Forgery Act 1830
- Parliament of the United Kingdom
- Long title: An Act for reducing into One Act all such Forgeries as shall henceforth be punished with Death, and for otherwise amending the Laws relative to Forgery.
- Citation: 11 Geo. 4 & 1 Will. 4. c. 66
- Introduced by: Sir Robert Peel MP (Commons)
- Territorial extent: United Kingdom

Dates
- Royal assent: 23 July 1830
- Commencement: 21 July 1830
- Repealed: 1 January 1979

Other legislation
- Amends: See § Repealed enactments
- Repeals/revokes: See § Repealed enactments
- Amended by: Forgery, Abolition of Punishment of Death Act 1832; Forgery Act 1837; Criminal Statutes Repeal Act 1861; Statute Law Revision Act 1890; Marriage Act 1949;
- Repealed by: Parochial Registers and Records Measure 1978
- Relates to: Criminal Statutes Repeal Act 1827; Criminal Law Act 1827; Larceny Act 1827; Malicious Injuries to Property Act 1827; Remedies against the Hundred Act 1827; Offences Against the Person Act 1828; Criminal Statutes (Ireland) Repeal Act 1828; Criminal Law (India) Act 1828; Offences Against the Person (Ireland) Act 1829; Coinage Offences Act 1832; Forgery, Abolition of Punishment of Death Act 1832; Forgery Act 1837; Accessories and Abettors Act 1861; Criminal Statutes Repeal Act 1861; Larceny Act 1861; Malicious Damage Act 1861; Forgery Act 1861; Coinage Offences Act 1861; Offences Against the Person Act 1861;

Status: Repealed

History of passage through Parliament

Records of Parliamentary debate relating to the statute from Hansard

Text of statute as originally enacted

= Forgery Act 1830 (UK) =

Act of the Parliament of the United Kingdom

The Forgery Act 1830 (11 Geo. 4 & 1 Will. 4. c. 66) was an act of the Parliament of the United Kingdom that consolidated for England and Wales all legislation imposing the death penalty for forgery (except for counterfeiting coins) into one act.
== Provisions ==
=== Section 2 – Forging the Great Seal, Privy Seal, Privy Signet, Royal Sign Manual etc, treason and capital ===
Section 2 of the act replaced the corresponding provisions in the Treason Act 1351 (25 Edw. 3 Stat. 5. c. 2) and the Treason Act 1553 (1 Mar. Stat. 2. c. 1). This form of treason was reduced to felony when section 2 was replaced by the Forgery Act 1861 (24 & 25 Vict. c. 98).
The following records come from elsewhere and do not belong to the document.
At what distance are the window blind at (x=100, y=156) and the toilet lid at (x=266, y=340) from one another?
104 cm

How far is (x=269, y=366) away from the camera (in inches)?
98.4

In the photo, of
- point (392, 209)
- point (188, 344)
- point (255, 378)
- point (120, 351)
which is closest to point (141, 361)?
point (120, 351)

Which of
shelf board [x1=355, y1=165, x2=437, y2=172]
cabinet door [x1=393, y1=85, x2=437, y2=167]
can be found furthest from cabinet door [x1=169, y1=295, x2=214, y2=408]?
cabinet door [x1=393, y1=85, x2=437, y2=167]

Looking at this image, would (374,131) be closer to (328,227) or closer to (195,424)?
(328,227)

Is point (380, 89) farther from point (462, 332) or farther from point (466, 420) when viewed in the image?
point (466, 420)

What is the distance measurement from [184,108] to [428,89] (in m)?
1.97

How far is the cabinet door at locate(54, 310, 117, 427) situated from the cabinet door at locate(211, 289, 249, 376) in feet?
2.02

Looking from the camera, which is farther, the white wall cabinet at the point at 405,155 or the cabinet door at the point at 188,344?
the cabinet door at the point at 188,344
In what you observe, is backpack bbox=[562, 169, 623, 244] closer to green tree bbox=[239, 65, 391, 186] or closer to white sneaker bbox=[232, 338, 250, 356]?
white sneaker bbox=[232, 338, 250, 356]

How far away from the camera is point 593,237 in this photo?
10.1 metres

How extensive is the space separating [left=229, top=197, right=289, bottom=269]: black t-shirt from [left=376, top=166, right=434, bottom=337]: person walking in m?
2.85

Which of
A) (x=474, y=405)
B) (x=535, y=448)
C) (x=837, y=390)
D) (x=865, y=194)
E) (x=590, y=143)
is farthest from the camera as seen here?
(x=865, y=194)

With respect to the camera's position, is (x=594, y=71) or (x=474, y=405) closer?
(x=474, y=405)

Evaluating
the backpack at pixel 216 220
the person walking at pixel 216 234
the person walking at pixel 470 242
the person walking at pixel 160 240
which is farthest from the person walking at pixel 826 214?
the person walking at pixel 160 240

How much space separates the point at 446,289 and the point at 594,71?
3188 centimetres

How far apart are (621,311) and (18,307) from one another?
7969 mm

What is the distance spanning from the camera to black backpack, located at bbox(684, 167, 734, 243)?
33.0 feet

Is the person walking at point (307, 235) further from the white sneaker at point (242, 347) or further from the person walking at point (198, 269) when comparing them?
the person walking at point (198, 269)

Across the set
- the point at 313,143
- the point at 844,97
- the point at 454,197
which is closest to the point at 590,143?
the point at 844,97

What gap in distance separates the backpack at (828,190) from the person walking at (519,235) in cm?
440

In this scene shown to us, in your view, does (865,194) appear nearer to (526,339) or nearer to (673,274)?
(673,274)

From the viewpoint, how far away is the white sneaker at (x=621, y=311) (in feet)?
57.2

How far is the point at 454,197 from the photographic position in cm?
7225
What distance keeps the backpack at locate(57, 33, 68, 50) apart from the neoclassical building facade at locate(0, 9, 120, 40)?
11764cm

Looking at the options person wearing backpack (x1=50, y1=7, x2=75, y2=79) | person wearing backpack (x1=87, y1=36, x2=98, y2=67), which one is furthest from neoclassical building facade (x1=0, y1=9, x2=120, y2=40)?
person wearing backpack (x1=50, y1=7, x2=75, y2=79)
== Subsequent developments ==
Two years later, the Forgery, Abolition of Punishment of Death Act 1832 (2 & 3 Will. 4. c. 123) abolished the death penalty for most of these offences.

The Forgery Act 1837 (7 Will. 4. & 1 Vict. c 84) later abolished the death penalty for the remaining offences.

The words "and be it enacted" in section 21 of the act were repealed by section 1 of, and the schedule to, the Statute Law Revision (No. 2) Act 1888 (51 & 52 Vict. c. 3), which came into force on 24 December 1888.

As to trial of offences under the act at quarter sessions, see section 17 of the Central Criminal Court Act 1834 (4 & 5 Will 4 c 36).

The act was adopted in New South Wales by section 1 of the act 4 Will 4 No 4.

The whole act, except section 21, was repealed on 1 November 1861 by section 1 of, and the schedule to, the Criminal Statutes Repeal Act 1861 (24 & 25 Vict. c. 95).

The whole act, except section 21, was repealed as to New Zealand by section 3 of, and the first part of the schedule to, the Repeals Act 1878 (42 Vict No 28).

Section 21 of the act was repealed by section 26(2) of, and schedule 4 to, the Parochial Registers and Records Measure 1978 (No. 2). It is replaced by section 4 of that measure.

The whole act was repealed for the Republic of Ireland by sections 2 and 3 and part 4 of schedule 2 to the Statute Law Revision Act 2007.